• **Problem to solve**: A faithful copy of the entries is required, with no images in it.
Start of Task data
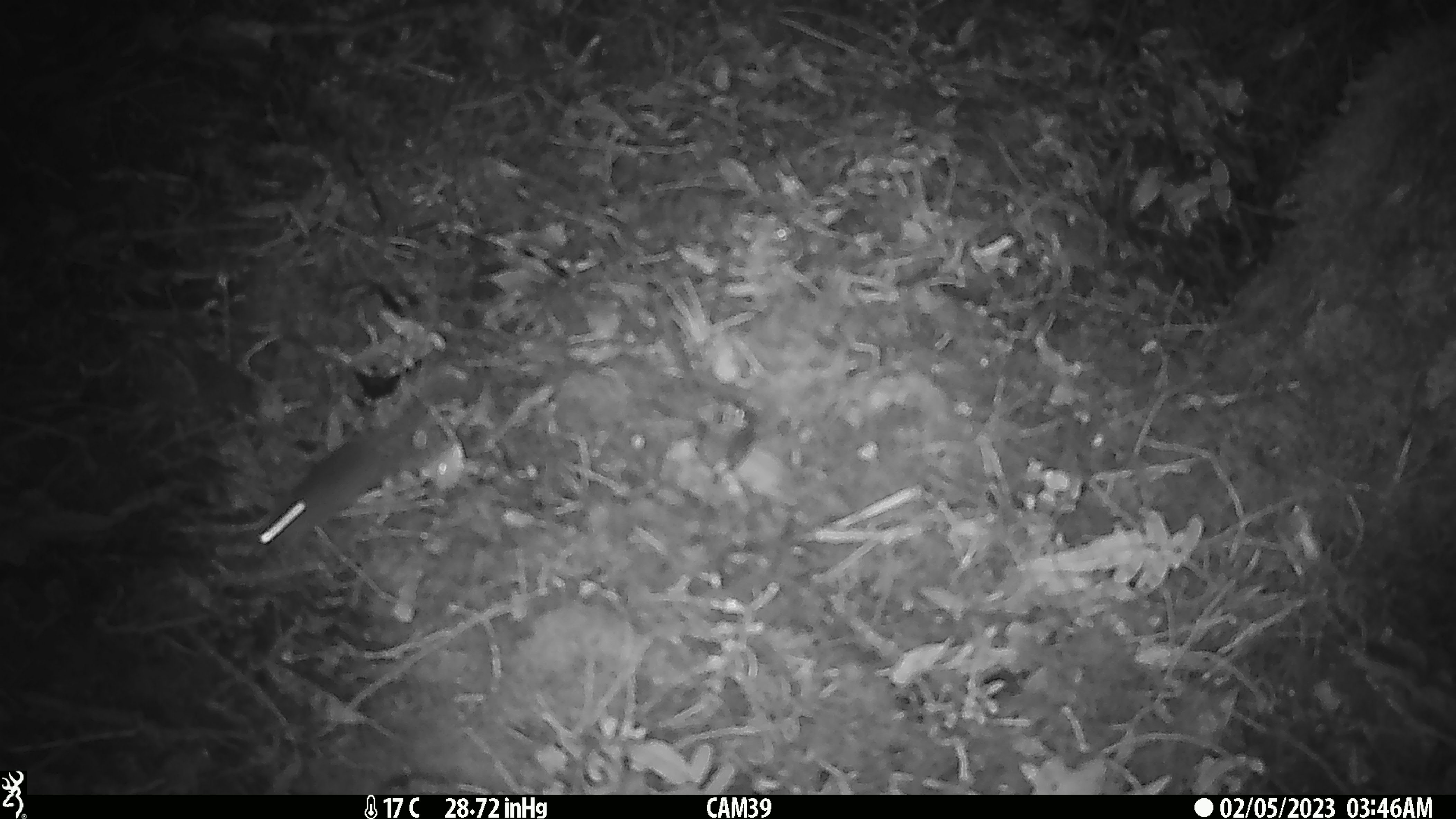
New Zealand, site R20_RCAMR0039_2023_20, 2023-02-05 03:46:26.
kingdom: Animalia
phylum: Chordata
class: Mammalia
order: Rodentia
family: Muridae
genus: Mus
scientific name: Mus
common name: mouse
End of Task data
• **Exercise solution**:
New Zealand, site R20_RCAMR0039_2023_20, 2023-02-05 03:46:26.
kingdom: Animalia
phylum: Chordata
class: Mammalia
order: Rodentia
family: Muridae
genus: Mus
scientific name: Mus
common name: mouse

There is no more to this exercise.